Despite their desperation, there remains a deep feeling of resentment against Kevin Rudd in senior Labor ranks. Many of his former Cabinet colleagues recall the arrogant, petulant behaviour which Rudd showed towards them when he was Prime Minister.
Others remember the way in which he won government by promising to be financially responsible, then blew the budget surplus inherited from the Howard Government on extravagantly wasteful schemes such as the mishandled home-insulation scheme, the billions of dollars transferred into voters’ bank accounts at the height of the global financial crisis, and the billions wasted in Labor’s BER (Building the Education Revolution) scheme, introduced by the then Education Minister, Julia Gillard.
Still others remember the way in which he forced up domestic gas and electricity prices in a vain attempt to persuade the rest of the world to introduce “a price on carbon”.
Several senior ministers who had served under him announced publicly in 2010 and in 2012 that if he were returned to the leadership, they would step down from their posts.
In her three years in office, Julia Gillard has continued every one of Rudd’s policies, and compounded this by signing a formal alliance with the Greens who have only one seat in the lower house.
The agreement gave the Greens the opportunity to introduce legislation and preferred access to the Prime Minister and other senior government ministers.
While few of Kevin Rudd’s parliamentary colleagues were willing to speak out publicly against the former leader, some of the deep antipathy which he generates was voiced by former Labor leader, Mark Latham, who blamed leaks from Kevin Rudd for his own demise.
Latham accused Rudd of pursuing “a jihad of revenge [against Gillard] the like of which we’ve never seen before in the history of Australian politics”. Speaking on radio 2UE, Latham said, “Rudd is an ego-maniac. Rudd is addicted to media attention. He’s not acting rationally.”

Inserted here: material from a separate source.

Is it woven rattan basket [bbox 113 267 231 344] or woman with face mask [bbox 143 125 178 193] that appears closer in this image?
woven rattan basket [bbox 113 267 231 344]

Latham added, “Let’s make it absolutely clear. Rudd knows that every time he gets in the media, he knocks Gillard a notch or two down in the polls. This is deliberate, an absolute recharge of what happened in 2010.... Some people wanted to expel him for that, and maybe they should have, because what we have now is a deliberate re-run of that sabotage that we saw three years ago.”
Latham described recent events as “the disintegration of the modern Labor party”.
The problem for Labor is that, whoever leads the Labor Party, it will be saddled with a long list of policy failures, of economic extravagance accompanied by savage cutbacks to vital defence services, of billions spent polishing the government’s green credentials and fighting “climate change”, amid the continued decline of manufacturing and agriculture.
While Rudd’s campaign is clearly designed to change Labor’s leadership, it will also add to the personal rifts which have damaged public confidence in the government.
Some of Labor’s high-profile leaders have already announced that they will be retiring at the next election, including Martin Ferguson, Chris Evans, Harry Jenkins, Nicola Roxon and Robert McClelland.
There are now deep internal divisions around the personalities of both Rudd and Gillard, as well as those who fall into their respective camps. The election campaign and its outcome will inevitably deepen those divisions, making the task of rebuilding the party’s credibility after the election even more difficult.
Peter Westmore is national president of the National Civic Council.